──────── CONJUNTO DE REGISTROS ────────

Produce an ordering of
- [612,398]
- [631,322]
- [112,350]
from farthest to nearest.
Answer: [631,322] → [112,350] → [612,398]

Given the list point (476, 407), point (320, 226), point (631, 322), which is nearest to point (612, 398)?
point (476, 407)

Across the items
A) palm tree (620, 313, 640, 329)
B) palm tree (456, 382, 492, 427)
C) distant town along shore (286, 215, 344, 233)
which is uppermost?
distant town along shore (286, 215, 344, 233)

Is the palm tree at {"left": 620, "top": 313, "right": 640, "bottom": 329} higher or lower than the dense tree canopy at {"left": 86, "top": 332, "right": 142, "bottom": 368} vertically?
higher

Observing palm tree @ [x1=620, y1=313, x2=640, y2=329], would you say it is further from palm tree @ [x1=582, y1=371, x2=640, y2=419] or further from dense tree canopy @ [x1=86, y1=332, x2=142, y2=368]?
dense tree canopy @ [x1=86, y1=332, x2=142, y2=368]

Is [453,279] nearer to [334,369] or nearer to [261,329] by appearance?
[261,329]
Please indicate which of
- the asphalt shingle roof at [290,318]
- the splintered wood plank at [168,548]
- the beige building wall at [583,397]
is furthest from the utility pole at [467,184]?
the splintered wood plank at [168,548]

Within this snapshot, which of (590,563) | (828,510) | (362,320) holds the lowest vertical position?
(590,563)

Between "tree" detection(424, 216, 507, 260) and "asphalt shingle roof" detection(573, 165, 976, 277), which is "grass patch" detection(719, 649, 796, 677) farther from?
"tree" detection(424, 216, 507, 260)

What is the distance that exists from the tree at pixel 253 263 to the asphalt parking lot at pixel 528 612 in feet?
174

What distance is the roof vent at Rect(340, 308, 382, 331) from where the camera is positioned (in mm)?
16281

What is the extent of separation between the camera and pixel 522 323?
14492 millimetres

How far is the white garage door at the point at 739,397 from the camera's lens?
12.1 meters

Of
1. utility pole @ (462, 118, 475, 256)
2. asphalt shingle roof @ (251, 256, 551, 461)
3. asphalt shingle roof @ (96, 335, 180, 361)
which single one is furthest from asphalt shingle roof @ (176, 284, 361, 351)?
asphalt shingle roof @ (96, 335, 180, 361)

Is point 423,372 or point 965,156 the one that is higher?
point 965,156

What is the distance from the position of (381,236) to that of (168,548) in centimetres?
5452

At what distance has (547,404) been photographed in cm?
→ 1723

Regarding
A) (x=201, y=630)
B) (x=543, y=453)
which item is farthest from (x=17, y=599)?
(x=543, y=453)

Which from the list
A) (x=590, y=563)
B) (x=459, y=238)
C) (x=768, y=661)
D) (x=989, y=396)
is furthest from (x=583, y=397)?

────────

* _EJERCICIO ESCRITO_
Convierte en una lista JSON de cadenas las líneas que van desde el comienzo de los ítems hasta la línea que contiene "12.1 meters", ambas incluidas. Cada línea debe ser una cadena, y las líneas en blanco no se incluyen.

* _RESULTADO DEL EJERCICIO_
[
  "Produce an ordering of",
  "- [612,398]",
  "- [631,322]",
  "- [112,350]",
  "from farthest to nearest.",
  "Answer: [631,322] → [112,350] → [612,398]",
  "Given the list point (476, 407), point (320, 226), point (631, 322), which is nearest to point (612, 398)?",
  "point (476, 407)",
  "Across the items",
  "A) palm tree (620, 313, 640, 329)",
  "B) palm tree (456, 382, 492, 427)",
  "C) distant town along shore (286, 215, 344, 233)",
  "which is uppermost?",
  "distant town along shore (286, 215, 344, 233)",
  "Is the palm tree at {\"left\": 620, \"top\": 313, \"right\": 640, \"bottom\": 329} higher or lower than the dense tree canopy at {\"left\": 86, \"top\": 332, \"right\": 142, \"bottom\": 368} vertically?",
  "higher",
  "Observing palm tree @ [x1=620, y1=313, x2=640, y2=329], would you say it is further from palm tree @ [x1=582, y1=371, x2=640, y2=419] or further from dense tree canopy @ [x1=86, y1=332, x2=142, y2=368]?",
  "dense tree canopy @ [x1=86, y1=332, x2=142, y2=368]",
  "Is [453,279] nearer to [334,369] or nearer to [261,329] by appearance?",
  "[261,329]",
  "Please indicate which of",
  "- the asphalt shingle roof at [290,318]",
  "- the splintered wood plank at [168,548]",
  "- the beige building wall at [583,397]",
  "is furthest from the utility pole at [467,184]?",
  "the splintered wood plank at [168,548]",
  "Within this snapshot, which of (590,563) | (828,510) | (362,320) holds the lowest vertical position?",
  "(590,563)",
  "Between \"tree\" detection(424, 216, 507, 260) and \"asphalt shingle roof\" detection(573, 165, 976, 277), which is \"grass patch\" detection(719, 649, 796, 677) farther from?",
  "\"tree\" detection(424, 216, 507, 260)",
  "What is the distance that exists from the tree at pixel 253 263 to the asphalt parking lot at pixel 528 612 in feet?",
  "174",
  "What distance is the roof vent at Rect(340, 308, 382, 331) from where the camera is positioned (in mm)?",
  "16281",
  "What is the extent of separation between the camera and pixel 522 323?",
  "14492 millimetres",
  "How far is the white garage door at the point at 739,397 from the camera's lens?",
  "12.1 meters"
]